A contemporary example of a drug interaction used as a benefit is the co-administration of carbidopa with levodopa (obtainable as Carbidopa/levodopa). Levodopa is used in the management of Parkinson's disease and must attain the brain in an un-metabolized state to be beneficial. When given by itself, levodopa is metabolized in the peripheral tissues exterior the brain, which decreases the effectiveness of the drug and increases the risk of unfavorable effects. However, since carbidopa inhibits the peripheral metabolism of levodopa, the co-administration of carbidopa with levodopa allows extra levodopa to reach the brain un-metabolized and also reduces the risk of side effects.

Drug interactions may be the result of different processes. These processes may include alterations in the pharmacokinetics of the drug, such as alterations in the Absorption, Distribution, Metabolism, and Excretion (ADME) of a drug. Alternatively, drug interactions may be the effect of the pharmacodynamic properties of the drug, e.g. the co-administration of a receptor adversary and an agonist for the same receptor.

Monday, December 04, 2006

Drug discovery

In medicine, biotechnology and pharmacology, drug discovery is the procedure by which drugs are discovered and/or designed. In the past the majority drugs have been discovered either by identifying the active ingredient from customary remedies or by serendipitous discovery. A new approach has been to appreciate how disease and infection are controlled at the molecular and physiological level and to aim specific entities based on this knowledge.

The procedure of drug discovery involves the identification of candidates, synthesis, characterization, screening, and assays for therapeutic effectiveness. Once a compound has shown its price in these tests, it will begin the method of drug development prior to clinical trials.

Despite advances in technology and accepting of biological systems, drug discovery is still a long process with low rate of fresh therapeutic discovery. Information on the human genome, its series and what it encodes has been hailed as a potential windfall for drug discovery, promising to almost eliminate the bottleneck in therapeutic targets that has been one warning factor on the rate of therapeutic discovery. However, data indicates that "new targets" as opposed to "established targets" are extra prone to drug discovery project failure in common. This data corroborates several thinking underlying a pharmaceutical industry trend beginning at the twist of the twenty-first century and enduring today which finds more risk aversion in target selection between multi-national pharmaceutical companies.

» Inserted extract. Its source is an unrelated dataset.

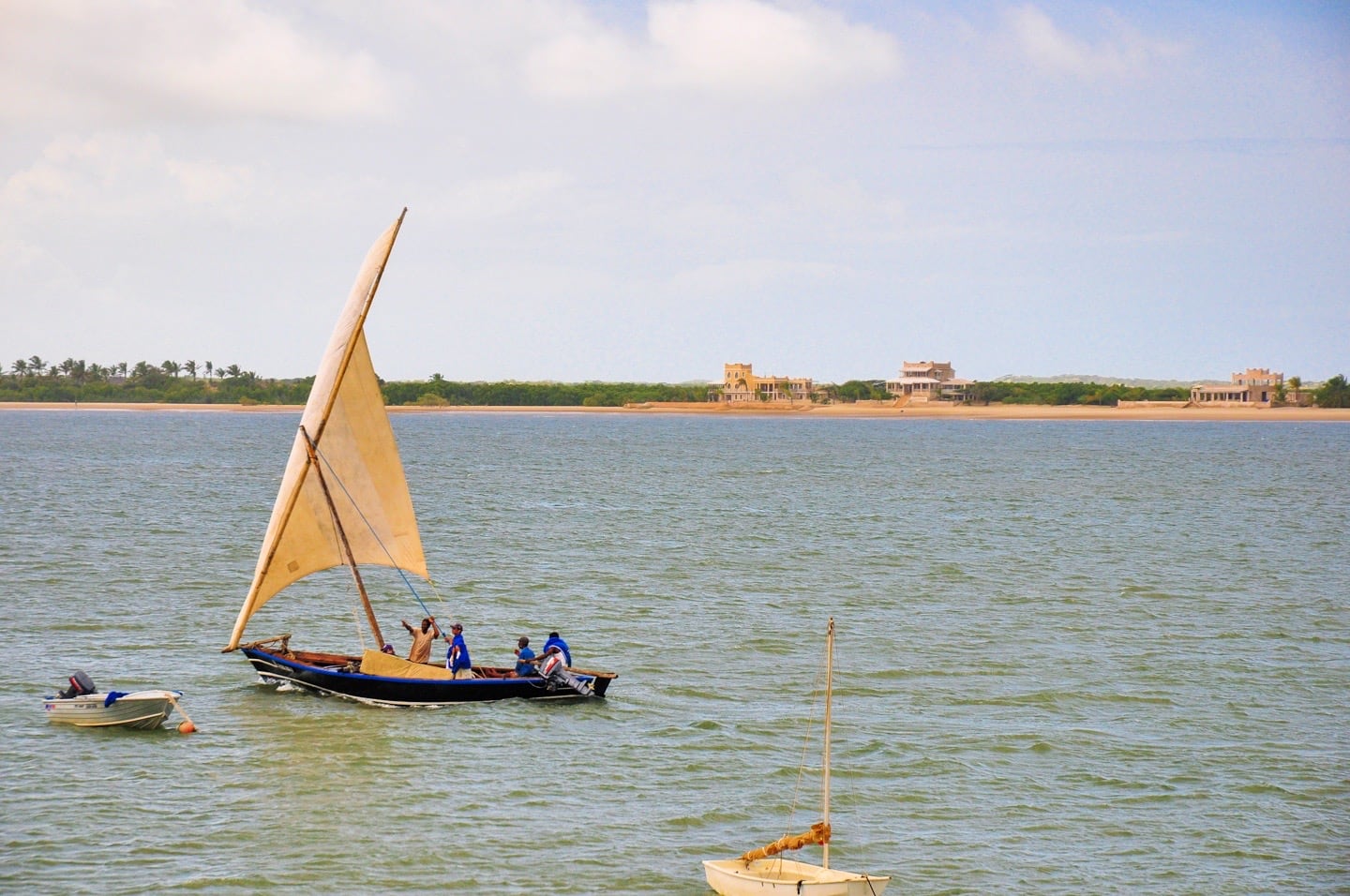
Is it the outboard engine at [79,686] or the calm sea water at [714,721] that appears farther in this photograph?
the outboard engine at [79,686]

The definition of "target" itself is amazing debated within the pharmaceutical industry. However, the difference between a "new" and "established" target can be made without a full considerate of just what a "target" is. This distinction is normally made by pharmaceutical companies engaged in discovery and development of little molecule therapeutics. In common, "new targets" are all those targets that are not "recognized targets" but which have been or are the topic of drug discovery campaigns. These classically include newly discovered proteins, or proteins whose function has now become clear as a consequence of basic scientific research.